0%

Reading Note: Fully Convolutional Instance-aware Semantic Segmentation

TITLE: Fully Convolutional Instance-aware Semantic Segmentation

AUTHOR: Yi Li, Haozhi Qi, Jifeng Dai, Xiangyang Ji, Yichen Wei

ASSOCIATION: Microsoft Research Asia, Tsinghua University

FROM: arXiv:1611.07709

CONTRIBUTIONS

An end-to-end fully convolutional approach for instance-aware semantic segmentation is proposed. The underlying convolutional representation and the score maps are fully shared for the mask prediction and classification sub-tasks, via a novel joint formulation with no extra parameters. The network structure is highly integrated and efficient. The per-ROI computation is simple, fast, and does not involve any warping or resizing operations.

METHOD

The proposed method is highly related with a previous work or R-FCN. The following figure gives an illustration:

Different from the mentioned previous work, this work predicts two maps, ROI inside map and ROI outside map. The two score maps jointly account for mask prediction and classification sub-tasks. For mask prediction, a softmax operation produces the per-pixel foreground probability. For mask clssification, a max operation produces the per-pixel likelihood of “belonging to the object category”.

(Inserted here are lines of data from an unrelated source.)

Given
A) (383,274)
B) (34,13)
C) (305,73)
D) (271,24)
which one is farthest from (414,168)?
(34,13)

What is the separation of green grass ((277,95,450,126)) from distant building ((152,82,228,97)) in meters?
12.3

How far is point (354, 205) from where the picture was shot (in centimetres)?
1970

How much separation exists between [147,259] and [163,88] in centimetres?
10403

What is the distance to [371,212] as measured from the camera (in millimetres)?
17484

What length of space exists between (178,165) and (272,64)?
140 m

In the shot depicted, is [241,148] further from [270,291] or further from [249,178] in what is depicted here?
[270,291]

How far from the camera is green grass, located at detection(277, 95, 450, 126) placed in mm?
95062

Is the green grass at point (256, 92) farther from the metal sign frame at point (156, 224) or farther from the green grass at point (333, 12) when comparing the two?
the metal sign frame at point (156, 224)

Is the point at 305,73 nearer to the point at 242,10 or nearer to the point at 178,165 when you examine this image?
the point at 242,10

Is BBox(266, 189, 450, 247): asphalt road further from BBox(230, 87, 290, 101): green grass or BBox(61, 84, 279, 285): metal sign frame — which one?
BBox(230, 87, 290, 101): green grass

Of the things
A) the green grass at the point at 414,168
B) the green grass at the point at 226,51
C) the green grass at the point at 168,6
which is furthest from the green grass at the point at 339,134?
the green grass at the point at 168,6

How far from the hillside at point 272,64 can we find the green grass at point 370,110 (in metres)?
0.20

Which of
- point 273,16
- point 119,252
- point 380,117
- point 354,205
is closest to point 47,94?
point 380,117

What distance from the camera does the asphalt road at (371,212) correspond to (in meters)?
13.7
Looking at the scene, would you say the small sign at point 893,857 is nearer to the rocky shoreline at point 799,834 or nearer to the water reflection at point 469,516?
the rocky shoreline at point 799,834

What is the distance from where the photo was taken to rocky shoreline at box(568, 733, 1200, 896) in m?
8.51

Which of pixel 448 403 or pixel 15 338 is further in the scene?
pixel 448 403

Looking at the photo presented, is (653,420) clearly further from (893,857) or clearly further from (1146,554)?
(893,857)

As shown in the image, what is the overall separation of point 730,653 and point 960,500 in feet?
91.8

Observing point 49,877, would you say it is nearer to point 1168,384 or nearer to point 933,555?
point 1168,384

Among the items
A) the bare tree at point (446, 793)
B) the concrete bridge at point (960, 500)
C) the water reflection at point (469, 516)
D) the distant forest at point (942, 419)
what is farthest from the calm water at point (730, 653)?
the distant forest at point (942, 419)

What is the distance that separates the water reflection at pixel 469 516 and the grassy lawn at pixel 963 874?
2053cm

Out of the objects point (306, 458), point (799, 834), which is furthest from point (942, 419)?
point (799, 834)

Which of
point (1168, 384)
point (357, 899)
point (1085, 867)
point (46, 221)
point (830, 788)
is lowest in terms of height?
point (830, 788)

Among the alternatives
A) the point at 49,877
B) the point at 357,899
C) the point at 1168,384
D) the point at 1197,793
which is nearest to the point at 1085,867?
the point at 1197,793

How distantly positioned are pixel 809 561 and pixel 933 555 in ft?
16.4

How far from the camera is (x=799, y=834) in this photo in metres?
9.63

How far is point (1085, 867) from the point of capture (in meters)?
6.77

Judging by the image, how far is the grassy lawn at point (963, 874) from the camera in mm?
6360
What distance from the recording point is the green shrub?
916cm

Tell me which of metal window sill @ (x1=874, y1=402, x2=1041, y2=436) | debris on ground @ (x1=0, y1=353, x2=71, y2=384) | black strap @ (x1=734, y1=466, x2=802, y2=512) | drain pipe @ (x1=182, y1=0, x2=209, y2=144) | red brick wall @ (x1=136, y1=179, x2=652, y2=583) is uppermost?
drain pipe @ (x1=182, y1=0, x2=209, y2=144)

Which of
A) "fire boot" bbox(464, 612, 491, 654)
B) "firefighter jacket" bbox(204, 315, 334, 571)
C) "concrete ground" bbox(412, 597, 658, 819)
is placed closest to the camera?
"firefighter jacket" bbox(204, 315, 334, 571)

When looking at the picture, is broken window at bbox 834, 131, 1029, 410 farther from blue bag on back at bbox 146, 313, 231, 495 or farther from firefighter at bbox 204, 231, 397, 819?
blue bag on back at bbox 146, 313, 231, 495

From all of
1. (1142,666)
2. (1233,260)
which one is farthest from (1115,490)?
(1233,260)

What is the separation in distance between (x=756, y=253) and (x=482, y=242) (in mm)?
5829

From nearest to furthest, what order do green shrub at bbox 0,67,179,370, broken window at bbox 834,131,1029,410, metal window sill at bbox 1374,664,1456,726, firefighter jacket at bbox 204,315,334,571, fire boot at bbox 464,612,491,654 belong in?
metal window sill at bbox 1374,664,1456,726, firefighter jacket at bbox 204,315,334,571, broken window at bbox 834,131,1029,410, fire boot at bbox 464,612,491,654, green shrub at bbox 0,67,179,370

For an input image, 300 ROIs with highest scores are generated from RPN. They pass through the bbox regression branch and give rise to another 300 ROIs. For each ROI, its classification scores and foreground mask (in probability) is predicted for all categories. NMS with an IoU threshold is used to filter out highly overlapping ROIs. The remaining ROIs are classified as the categories with highest classification scores. Their foreground masks are obtained by mask voting. For an ROI under consideration, the ROIs (from the 600) are found with IoU scores higher than 0.5. Their foreground masks of the category are averaged on a per-pixel basis, weighted by their classification scores. The averaged mask is binarized as the output.

ADVANTAGES

  1. End-to-end training and testing alleviate the simplicity of the system.
  2. Utilizing the idea of R-FCN, its efficiency is proved.